В надежде сбежать от всей этой красоты и народных торжеств мы, миновав деревню, постучались в двери одинокой усадьбы на выселках. Нам открыл сам хозяин — полноватый мужчина с седой головой и чёрными как смоль усами. Узнав, что мы путники и просимся на ночлег, он обрадовался: будет хоть с кем вечер скоротать. Всю прислугу и батраков он уже отпустил на праздник, и в доме оставался только племянник, да и тот с минуты на минуту собирался сбежать в деревню.
— Я скажу ему, чтоб постелил во флигеле да задал корму лошадкам, а сам на стол соберу, коли не побрезгуете, — в глазах хозяина заиграл огонёк. — Вы не играете в мацзян?
— Отчего же, сыграть можно, — откликнулся Айго. — Вот только мы почти без денег, не знаю, будет ли вам интересно.
Седой усач рассмеялся:
— Ну что ж, можно и без денег. Всё одно скука!
За столом был обычный разговор. Хуторянин выведывал, куда мы держим путь и откуда; Айго бойко отвечал за всех, причём завирал так легко и складно, что нам оставалось только кивать и жевать. Если по дороге в столицу он был молчалив и замкнут, то сейчас, наоборот, вёл себя бойко и открыто. И не узнать! После ужина хозяин беззаботно проиграл нам с полторы тысячи в мацзян, и настроение его от этого только улучшилось:
— Хорошо, что отговорили на деньги играть, а то босяком бы остался! Но теперь уж и вы мне платы за постой не предлагайте! — он выглядел настолько приветливым и добродушным, что трудно было поверить в то, что произошло дальше.
Каждому из нас была отведена отдельная комната. Мои спутники расположились на южной стороне флигеля, я — на северной. Верховые поездки сильно утомляли, и мне казалось, что я засну как убитый, едва доползу до постели, но сон не шёл — как в ту ночь, когда я в беседке встретился с Яо Мэйлинь. Под самым окном запела птица, и мне захотелось, чтобы это был скворец. Сколько я так пролежал, отвернувшись к стене и раздумывая о том о сём? Может быть, час, а может, и больше. Глаза наконец начали слипаться, когда вдруг открылась дверь и на стену легла широкая полоса лунного света.
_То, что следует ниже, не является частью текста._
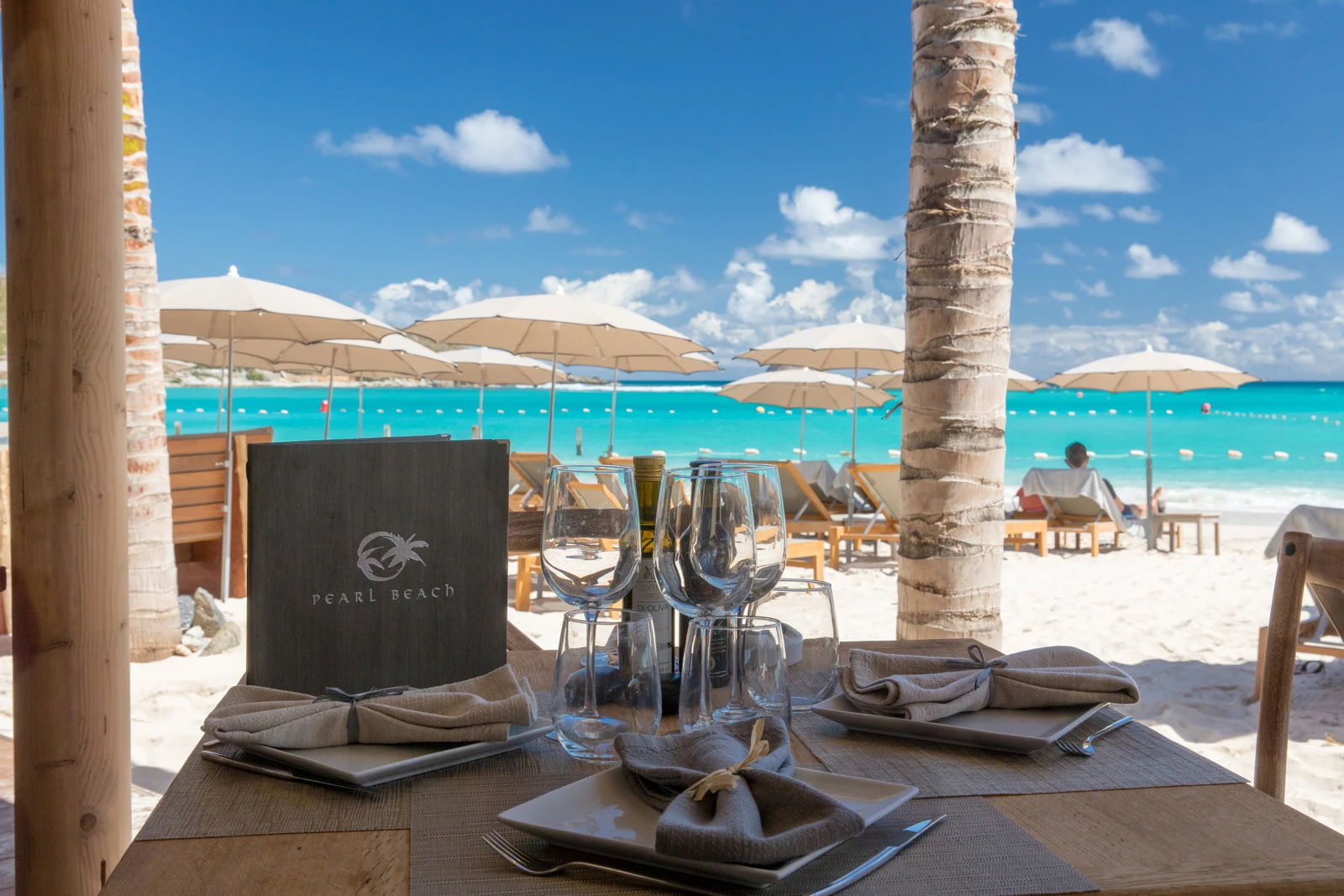 Pearl Beach Restaurant © Pearl Beach Hotel, St Barth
— Спите? — вполголоса сказал кто-то.
В полосе возник силуэт, я узнал хозяина и почему-то не захотел отвечать. Грузно ступая, он подошёл к кровати и высоко замахнулся. Сонливость пропала в одно мгновение. Я спрыгнул к стене и развернулся к нему лицом. По постели полоснул тяжёлый тесак. Хотелось крикнуть, позвать на помощь, но язык от страха онемел: даже сейчас, против света, я видел, какой ненавистью перекошено лицо давешнего добряка-хуторянина.
— Не спишь, значит… — сквозь зубы процедил он.
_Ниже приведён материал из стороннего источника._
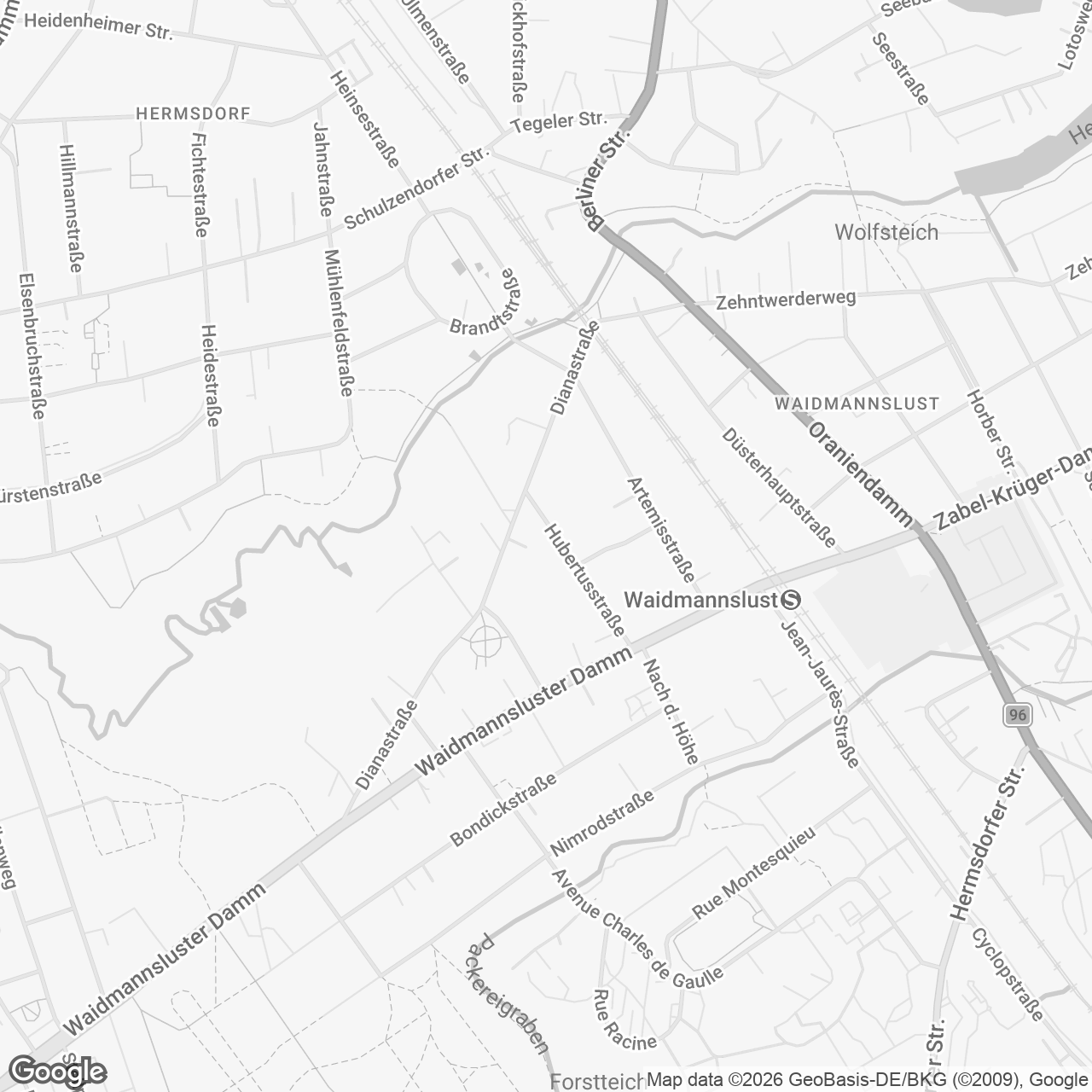 Map view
Я с силой ногою толкнул на него кровать. Хозяин с удивительной резвостью отпрыгнул и встал у входа, помахивая тесаком. Моя верхняя одежда и клинок лежали в углу рядом с ним, и мне нечем было защититься. Я схватил деревянную подушку и бросил в него, выгадывая какую-то секунду, а сам бросился к окну — достаточно широкому, чтобы можно было выбраться в сад. Каково же было моё отчаяние, когда за окном, в тени дерева, я увидел ещё одну фигуру, с арбалетом наизготовку. И моя голова в оконном проёме была самой что ни на есть привлекательной мишенью. Я прянул было обратно, но оступился и упал. Хозяин дома, осклабившись, занёс надо мною оружие. Я в ужасе закрыл глаза.
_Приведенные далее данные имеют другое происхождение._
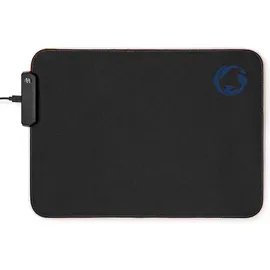 Nedis Mauspad GMPDL110BK Schwarz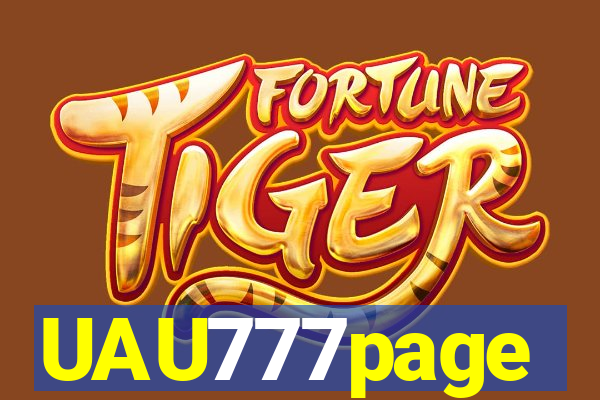 UAU777page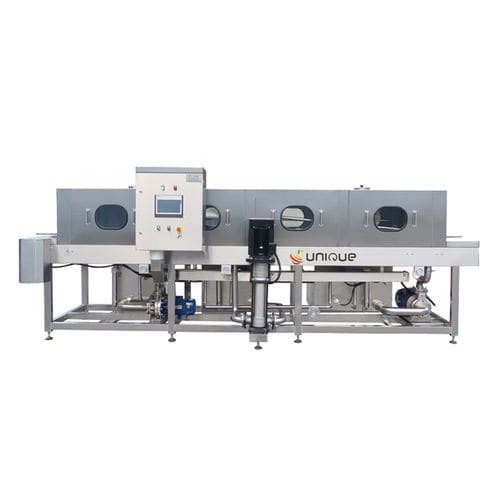 Machine de lavage à eau - XX4800 - Zibo Unique Machinery Co., Ltd. - par aspersion / automatique / pour l'industrie agroalimentaire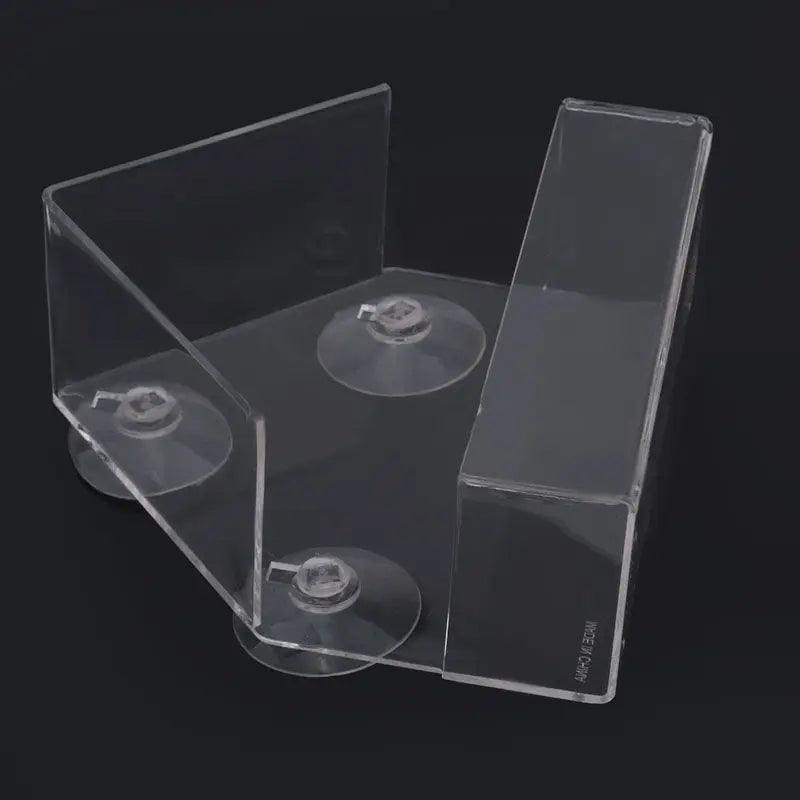 Clear Glass Window Bird Feeder - Paws &amp; Purrfections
Следующая секунда длилась целую вечность. Из оцепенения меня вывел тяжёлый звук падения и следом за ним — металлический звон. Хуторянин лежал, опрокинувшись на спину, с короткой железной стрелой в груди. Я нисколько не сомневался, что стрела предназначалась мне, и лишь случайность избавила меня от одного противника руками другого. Стараясь не подниматься на уровень окна, я выбрался в коридор и побежал к комнатам Айго и Су Вэйчжао. Задыхаясь и захлёбываясь словами, я рассказал о нападении и добавил, что второй злодей прячется в саду и вооружён арбалетом.
— Он ему не поможет, — ответил Айго и, взяв с собой оружие, вышел за дверь.